* **Given problem**: Could you give everything from the line containing "Could you determine" through the end of the rows, inclusive, as a numbered list with blank lines left out?

[Image-based spatial reasoning data]
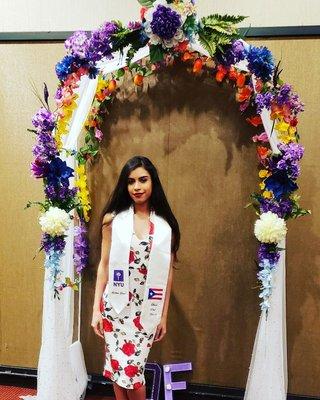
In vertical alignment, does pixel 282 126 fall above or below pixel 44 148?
above

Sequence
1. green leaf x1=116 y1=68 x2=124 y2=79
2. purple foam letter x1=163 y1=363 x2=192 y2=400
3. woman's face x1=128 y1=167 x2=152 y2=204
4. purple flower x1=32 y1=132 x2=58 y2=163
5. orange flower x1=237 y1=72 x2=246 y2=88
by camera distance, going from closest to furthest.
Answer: woman's face x1=128 y1=167 x2=152 y2=204
purple flower x1=32 y1=132 x2=58 y2=163
orange flower x1=237 y1=72 x2=246 y2=88
green leaf x1=116 y1=68 x2=124 y2=79
purple foam letter x1=163 y1=363 x2=192 y2=400

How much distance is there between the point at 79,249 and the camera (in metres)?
2.88

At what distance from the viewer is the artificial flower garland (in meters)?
2.37

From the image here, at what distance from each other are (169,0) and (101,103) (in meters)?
0.81

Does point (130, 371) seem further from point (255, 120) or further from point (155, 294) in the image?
point (255, 120)

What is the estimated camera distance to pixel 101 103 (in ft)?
9.24

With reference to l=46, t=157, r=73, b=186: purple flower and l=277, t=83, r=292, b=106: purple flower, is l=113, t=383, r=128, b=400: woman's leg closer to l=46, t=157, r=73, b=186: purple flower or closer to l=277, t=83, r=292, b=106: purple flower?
l=46, t=157, r=73, b=186: purple flower

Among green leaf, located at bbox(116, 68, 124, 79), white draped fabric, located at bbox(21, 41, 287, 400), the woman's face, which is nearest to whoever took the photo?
the woman's face

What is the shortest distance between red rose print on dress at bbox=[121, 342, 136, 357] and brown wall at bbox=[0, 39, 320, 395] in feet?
2.20

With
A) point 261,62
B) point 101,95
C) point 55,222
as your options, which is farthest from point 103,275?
point 261,62

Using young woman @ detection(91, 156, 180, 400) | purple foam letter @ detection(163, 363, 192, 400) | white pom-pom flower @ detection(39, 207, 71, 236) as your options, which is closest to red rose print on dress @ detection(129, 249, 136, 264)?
young woman @ detection(91, 156, 180, 400)

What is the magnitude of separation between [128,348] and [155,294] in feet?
1.12

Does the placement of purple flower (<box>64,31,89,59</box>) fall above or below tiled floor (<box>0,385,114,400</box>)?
above

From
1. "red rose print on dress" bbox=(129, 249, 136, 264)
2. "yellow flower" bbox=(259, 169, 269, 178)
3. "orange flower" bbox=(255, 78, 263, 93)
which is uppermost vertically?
"orange flower" bbox=(255, 78, 263, 93)
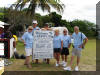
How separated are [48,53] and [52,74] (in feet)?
4.25

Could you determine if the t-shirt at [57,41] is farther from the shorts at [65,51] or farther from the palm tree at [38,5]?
the palm tree at [38,5]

* **Response to the task**:
1. Could you determine if the t-shirt at [57,41] is farther from the shorts at [65,51] or farther from the palm tree at [38,5]?
2. the palm tree at [38,5]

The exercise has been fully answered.